Christian Horner: 2021 calendar on 'limit of human tolerance' | F1 News by PlanetF1
The 2021 season is set to be the busiest Formula 1 campaign ever, and Christian Horner says it’s “on the limit of human tolerance”.
A provisional calendar for next year has been revealed by Formula 1, and it features a record number of races, with 23 scheduled. Currently, the most to take place in a season is 21.
There were meant to be 22 this year, but due to the COVID-19 pandemic, it was cut down to 17, with the vast majority taking place in Europe.
Nevertheless, with an abundance of double and triple headers, Horner still feels that it has been intense, and expects next year to be easier to handle in many ways.
“There has been lots made of the 23 races on next year’s calendar as we are seeing the demand for F1 races increase,” Horner said, as quoted by Motorsport Week.
“But when you look at the races this season, where we have 17 races between July and the end of the season, it has been pretty intense.
“So looking at 23 races over a season compared to what we have done this year in such a short space of time, it looks a lot more straightforward.
Get your hands on the official Red Bull 2020 collection via the Formula 1 store
That being said, the Red Bull team principal does still expect such a large calendar to cause challenges.
Specifically, he thinks that it will be difficult for the staff members of the team, who will have to arrive earlier than drivers at the venues to set up and leave later due to packing up the equipment.
Given this, Horner feels that the sport is pushing them to the very limit.
“It is a lot, and it will be demanding,” he added.
“Yes, there is a bit less testing so that compensates fractionally, but it will be a challenge for all team members. Less so for the drivers as they fly in and out slightly later than the team, but a lot for everyone else.
“There are some great races planned, but of course it is on the limit of human tolerance.”

What is being asked. According to the article on the 2021 Formula 1 calendar, how many races were originally meant to take place this year before the COVID-19 pandemic reduced the schedule?

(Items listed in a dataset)

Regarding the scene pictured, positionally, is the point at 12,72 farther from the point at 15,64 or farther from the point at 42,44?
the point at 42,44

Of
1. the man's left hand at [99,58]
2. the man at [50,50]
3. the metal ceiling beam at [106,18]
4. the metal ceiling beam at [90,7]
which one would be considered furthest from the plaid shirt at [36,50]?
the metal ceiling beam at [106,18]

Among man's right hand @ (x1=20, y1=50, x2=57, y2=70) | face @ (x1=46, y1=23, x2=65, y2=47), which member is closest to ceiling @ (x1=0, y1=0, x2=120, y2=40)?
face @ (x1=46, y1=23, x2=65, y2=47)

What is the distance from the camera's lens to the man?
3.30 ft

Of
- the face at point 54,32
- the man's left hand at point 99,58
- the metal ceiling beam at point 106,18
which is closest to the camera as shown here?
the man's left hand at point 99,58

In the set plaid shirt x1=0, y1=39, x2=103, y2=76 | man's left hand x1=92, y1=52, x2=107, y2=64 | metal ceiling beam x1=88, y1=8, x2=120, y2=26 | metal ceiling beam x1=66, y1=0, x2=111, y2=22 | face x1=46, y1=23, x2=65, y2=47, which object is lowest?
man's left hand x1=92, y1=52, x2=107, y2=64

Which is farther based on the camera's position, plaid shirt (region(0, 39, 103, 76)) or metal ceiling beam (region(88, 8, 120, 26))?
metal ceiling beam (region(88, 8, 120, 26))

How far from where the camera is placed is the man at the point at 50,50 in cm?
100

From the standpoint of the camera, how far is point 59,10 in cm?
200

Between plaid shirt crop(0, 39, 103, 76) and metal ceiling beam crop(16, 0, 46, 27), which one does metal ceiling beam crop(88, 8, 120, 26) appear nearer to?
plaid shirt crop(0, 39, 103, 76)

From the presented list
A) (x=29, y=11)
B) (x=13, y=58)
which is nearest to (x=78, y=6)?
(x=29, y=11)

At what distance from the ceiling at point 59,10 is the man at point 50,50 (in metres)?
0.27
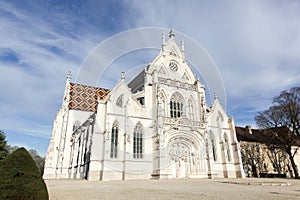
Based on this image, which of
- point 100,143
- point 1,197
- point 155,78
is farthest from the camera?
point 155,78

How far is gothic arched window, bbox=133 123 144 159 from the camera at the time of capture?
68.8 feet

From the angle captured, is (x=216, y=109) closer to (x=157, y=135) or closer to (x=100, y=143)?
(x=157, y=135)

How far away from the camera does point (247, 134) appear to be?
4212 cm

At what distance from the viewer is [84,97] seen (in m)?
35.4

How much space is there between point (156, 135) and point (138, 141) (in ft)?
6.80

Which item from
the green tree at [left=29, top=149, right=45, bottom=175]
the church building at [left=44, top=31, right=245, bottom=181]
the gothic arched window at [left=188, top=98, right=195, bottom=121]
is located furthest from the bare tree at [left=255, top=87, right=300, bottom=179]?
the green tree at [left=29, top=149, right=45, bottom=175]

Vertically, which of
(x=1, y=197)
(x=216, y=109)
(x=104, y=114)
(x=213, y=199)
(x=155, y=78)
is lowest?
(x=213, y=199)

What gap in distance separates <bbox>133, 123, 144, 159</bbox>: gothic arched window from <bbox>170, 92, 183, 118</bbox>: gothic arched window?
4.99 m

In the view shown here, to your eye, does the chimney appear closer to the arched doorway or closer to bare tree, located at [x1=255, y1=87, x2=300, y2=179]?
bare tree, located at [x1=255, y1=87, x2=300, y2=179]

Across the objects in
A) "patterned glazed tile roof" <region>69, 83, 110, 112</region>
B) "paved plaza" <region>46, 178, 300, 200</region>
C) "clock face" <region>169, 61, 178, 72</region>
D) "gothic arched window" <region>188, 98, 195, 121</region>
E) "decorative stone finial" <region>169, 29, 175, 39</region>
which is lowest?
"paved plaza" <region>46, 178, 300, 200</region>

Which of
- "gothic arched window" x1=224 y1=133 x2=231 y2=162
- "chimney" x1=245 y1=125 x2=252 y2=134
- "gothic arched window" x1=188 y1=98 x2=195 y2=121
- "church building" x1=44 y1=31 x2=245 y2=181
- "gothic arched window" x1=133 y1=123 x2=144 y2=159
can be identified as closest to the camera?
"church building" x1=44 y1=31 x2=245 y2=181

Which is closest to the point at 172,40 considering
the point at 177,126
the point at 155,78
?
the point at 155,78

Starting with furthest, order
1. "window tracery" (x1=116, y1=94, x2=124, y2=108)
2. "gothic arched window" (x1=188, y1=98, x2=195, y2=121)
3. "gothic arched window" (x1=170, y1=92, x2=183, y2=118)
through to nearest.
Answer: "gothic arched window" (x1=188, y1=98, x2=195, y2=121) < "gothic arched window" (x1=170, y1=92, x2=183, y2=118) < "window tracery" (x1=116, y1=94, x2=124, y2=108)

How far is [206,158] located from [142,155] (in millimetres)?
8007
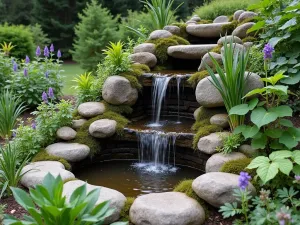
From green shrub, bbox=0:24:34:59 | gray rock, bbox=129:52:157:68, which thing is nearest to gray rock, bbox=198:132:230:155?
gray rock, bbox=129:52:157:68

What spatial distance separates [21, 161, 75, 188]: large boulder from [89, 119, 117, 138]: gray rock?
2.45 feet

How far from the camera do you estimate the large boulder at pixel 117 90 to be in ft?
16.2

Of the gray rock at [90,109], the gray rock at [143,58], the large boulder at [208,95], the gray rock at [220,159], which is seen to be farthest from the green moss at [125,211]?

Answer section. 22 races.